Define the open set {$O_\alpha$} that covers the $n$-dimensional sphere and the charts $\psi_\alpha:O_\alpha \rightarrow U_\alpha \subset R^n$.

Question

That is precisely the question. I thought I would just take n-dimensional spherical coordinates, but somehow that doesn't seem to work. The tasks that build on this make it impossible. Maybe I'm just too stupid. Ultimately, the point is to show that the $n$-dimensional sphere is a manifold.

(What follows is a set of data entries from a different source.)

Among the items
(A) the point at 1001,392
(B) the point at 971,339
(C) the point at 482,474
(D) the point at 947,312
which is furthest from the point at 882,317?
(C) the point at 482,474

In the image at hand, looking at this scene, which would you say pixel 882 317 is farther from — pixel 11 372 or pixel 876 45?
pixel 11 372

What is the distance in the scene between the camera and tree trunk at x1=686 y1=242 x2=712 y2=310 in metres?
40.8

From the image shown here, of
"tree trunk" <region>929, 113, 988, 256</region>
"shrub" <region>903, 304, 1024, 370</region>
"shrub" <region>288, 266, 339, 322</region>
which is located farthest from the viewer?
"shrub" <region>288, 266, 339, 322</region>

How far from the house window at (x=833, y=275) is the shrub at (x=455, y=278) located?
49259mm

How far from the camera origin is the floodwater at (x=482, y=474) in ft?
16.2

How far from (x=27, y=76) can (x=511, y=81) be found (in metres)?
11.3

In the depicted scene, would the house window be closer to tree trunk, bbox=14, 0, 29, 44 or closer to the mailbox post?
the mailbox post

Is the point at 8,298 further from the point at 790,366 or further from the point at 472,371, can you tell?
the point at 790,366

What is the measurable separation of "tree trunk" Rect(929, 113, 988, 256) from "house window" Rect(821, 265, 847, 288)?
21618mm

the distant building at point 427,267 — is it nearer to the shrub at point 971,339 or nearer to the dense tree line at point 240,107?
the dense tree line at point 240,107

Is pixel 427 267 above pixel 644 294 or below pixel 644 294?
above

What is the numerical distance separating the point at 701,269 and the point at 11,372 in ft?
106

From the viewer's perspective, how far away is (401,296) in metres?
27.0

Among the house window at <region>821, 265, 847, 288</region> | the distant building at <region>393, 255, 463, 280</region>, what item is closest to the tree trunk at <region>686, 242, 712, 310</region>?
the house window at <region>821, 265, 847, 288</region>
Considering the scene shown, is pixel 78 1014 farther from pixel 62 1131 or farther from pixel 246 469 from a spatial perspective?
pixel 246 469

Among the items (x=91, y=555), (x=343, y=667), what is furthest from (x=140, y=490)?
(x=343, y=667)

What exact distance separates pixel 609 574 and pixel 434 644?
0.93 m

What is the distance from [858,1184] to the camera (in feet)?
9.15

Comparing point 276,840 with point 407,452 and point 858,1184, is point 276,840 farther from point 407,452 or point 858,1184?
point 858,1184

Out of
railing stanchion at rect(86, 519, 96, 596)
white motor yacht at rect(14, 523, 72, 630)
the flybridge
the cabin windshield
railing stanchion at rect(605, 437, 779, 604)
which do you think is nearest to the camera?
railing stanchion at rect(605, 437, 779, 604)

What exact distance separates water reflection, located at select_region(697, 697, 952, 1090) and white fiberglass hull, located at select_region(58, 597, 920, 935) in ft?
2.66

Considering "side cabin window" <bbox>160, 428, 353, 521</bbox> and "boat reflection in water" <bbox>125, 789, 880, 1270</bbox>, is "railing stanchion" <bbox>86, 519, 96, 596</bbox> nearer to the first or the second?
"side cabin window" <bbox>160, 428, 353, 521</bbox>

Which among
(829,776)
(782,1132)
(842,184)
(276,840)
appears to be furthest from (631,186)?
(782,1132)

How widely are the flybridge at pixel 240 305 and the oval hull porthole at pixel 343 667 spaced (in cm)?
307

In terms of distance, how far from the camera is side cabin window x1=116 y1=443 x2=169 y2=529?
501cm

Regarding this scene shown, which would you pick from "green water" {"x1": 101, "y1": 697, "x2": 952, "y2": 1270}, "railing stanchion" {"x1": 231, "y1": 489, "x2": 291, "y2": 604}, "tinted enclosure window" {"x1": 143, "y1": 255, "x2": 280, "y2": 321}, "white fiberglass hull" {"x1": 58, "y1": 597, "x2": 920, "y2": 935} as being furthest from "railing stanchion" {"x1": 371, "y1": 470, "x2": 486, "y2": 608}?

Do you have another possible set $O_\alpha$ with charts $\psi_\alpha$ for me to use?

Answer 1

There are many ways to do it.

1. There is an atlas given by the two stereographic projections $\chi^n_N$ and $\chi^n_S$ from north pole $N = (0,\dots,0,1)$ and south pole $S = (0,\dots,0,-1)$. Explicitly $$\chi^n_N : S^n \setminus \{ N \} \to \mathbb R^n, \chi^n_N((x_1,\dots,x_{n+1})) = \frac{1}{1-x_{n+1}}(x_1,\dots,x_n) , $$ $$\chi^n_S : S^n \setminus \{ S \} \to \mathbb R^n, \chi^n_S((x_1,\dots,x_{n+1})) = \frac{1}{1+x_{n+1}}(x_1,\dots,x_n) . $$

2. There are atlases which are simpler, but have more charts. As an example take the $2(n+1)$ charts living on $U_i^\epsilon = \{ (x_1,\dots,x_{n+1}) \in S^n \mid \epsilon x_i > 0 \}$, with $i = 1,\dots,n+1$ and $\epsilon =\pm 1$, and projecting $U_i^\epsilon$ onto the standard open $n$-ball $B^n = \{ (x_1,\dots,x_n) \in \mathbb R^n \mid \sum_{j=1}^n x_j^2 < 1 \}$ by omitting the $i$-th coordinate. Explicitly $$\psi_i : U^\epsilon_i \to B^n, \psi_i((x_1,\dots,x_{n+1})) = (x_1,\dots,x_{i-1},x_{i+1},\dots, x_{n+1}) .$$

Note that a single chart cannot form an atlas: There cannot exist a homeomorphism from $S^n$ to an open $V \subset \mathbb R^n$ because $S^n$ is compact, but no open subset of $\mathbb R^n$ is compact.